• Required actions
a - Answer these questions about the piece on a rainy day indoors with a toddler, one per line and marked the same way:
(i) On what day and in what month did the rainy morning take place?
(ii) What did the narrator and the child do after fogging the glass with their breath?
(iii) Which word does the piece say can easily set off tantrums at this age?
b - Carry on the piece about keeping a toddler busy indoors in bad weather, beginning right after its last sentence.

• Excerpt provided
Reading Time: 3 minutes

It was a Sunday morning in January and the weather was grey and wet. It had been raining all night and soon after M had breakfast it started raining again. My heart skipped a beat, our plans to go for a walk in the countryside followed by a trip to the playground was ruined. I went in front of my balcony door lost in thought when M joined me and looked at the rain drops splattering against the window pane. I crouched down close to him and he snuggled in my lap. I pointed at the droplets sliding down the glass and I talked about how the droplets were racing each other. Some of them bumped into others, one of them slowed down, another streaked downwards very fast. He giggled at my comical narration and enjoyed this for a good number of minutes. We then proceeded to fog the glass with our breath and drew circles and lines on it.

This is an episode from when my son was young and we had to stay indoors due to the weather. When he was young, I found it more difficult to brave the weather, dress him up warmly and with good waterproof clothes to keep him dry and take him out anyway. Thus, I had to be quite creative in my ways to keep him occupied and entertained.

When planning my days and activities I found it useful to keep in mind the following aspects:

Confidence and Independence

A 3-year-old is developing in such a way that he / she seeks to master any kind of task in the most independent way. It is easy to visualise how eager a toddler would be to experiment and take on new challenges in order to test their newly attained physical skills and confidence. They will also rebel if they believe that the adults around them are opposing their self-expression and decisions. Obviously, this is not a conscious process, it is a stage in their development when they are forming their sense of self and asserting themselves and their identity as something separate from the adults who take care of them. This is why at this age it can be very easy for children to throw tantrums and to get stuck on something especially when they hear the word NO.

• Information supplied
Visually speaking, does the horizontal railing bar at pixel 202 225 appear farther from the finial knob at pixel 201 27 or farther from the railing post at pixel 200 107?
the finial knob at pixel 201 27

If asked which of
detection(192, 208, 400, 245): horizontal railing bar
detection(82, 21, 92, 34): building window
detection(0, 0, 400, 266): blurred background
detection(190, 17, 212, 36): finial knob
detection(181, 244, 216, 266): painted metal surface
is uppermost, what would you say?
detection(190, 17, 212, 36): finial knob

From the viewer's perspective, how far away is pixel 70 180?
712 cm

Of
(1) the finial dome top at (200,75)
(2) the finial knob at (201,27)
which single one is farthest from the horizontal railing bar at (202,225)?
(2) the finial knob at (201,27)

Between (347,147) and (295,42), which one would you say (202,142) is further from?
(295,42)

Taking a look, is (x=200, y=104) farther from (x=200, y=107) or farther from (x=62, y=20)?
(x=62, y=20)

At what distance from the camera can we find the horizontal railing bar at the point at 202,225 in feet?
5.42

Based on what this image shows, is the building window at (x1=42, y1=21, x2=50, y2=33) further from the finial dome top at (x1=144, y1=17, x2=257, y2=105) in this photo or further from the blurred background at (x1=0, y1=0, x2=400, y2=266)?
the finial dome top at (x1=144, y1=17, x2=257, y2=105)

• Answers given
a -
(i) A Sunday in January.
(ii) They drew circles and lines on it.
(iii) NO.

b -
As adults we need to verbalise and validate our child’s internal processes by explaining and making sense for them what is happening around them. Thus, it would be a good idea to explain to your child what will be happening, what is expected and to divert their attention away from any unwanted behaviours or activities.

For example, I will explain to my son that we are staying indoors, that we will play, read a book, have time for something messy, have a snack and even watch a movie. I would also give him options, options which are acceptable to me, such as “do you want to play with a ball or with your toys? Do you want to help me prepare pasta or soup? Do you want to read this book or that?” In this way you are setting limits but also giving them a choice.

The Physical Aspect

At the age of 3 children have mastered their bodies in a way that they are confident to climb on furniture, to run around, to balance on one foot, throw a ball, etc… thus children find it very engaging when you play physical games. Physical games and ‘Rough-and-Tumble’ also help with their proprioception- the child’s sense of its body and physical space, with boundaries, with self-control, emotional regulation, attachment and bonding, and the reduction of stress through the release of the hormone cortisol.

Games to Play: Races, throwing soft balls, pillow fight, tickling and wrestling, yoga, dancing, etc…

In my next blog we shall explore further the types of activities which you can do with a pre-schooler according to their areas of development and learning.

Abigail Church is a Humanistic Integrative Counsellor who works with adults and children through counselling with Willingness. She can be contacted on abigail@willingness.com.mt or call us on 79291817.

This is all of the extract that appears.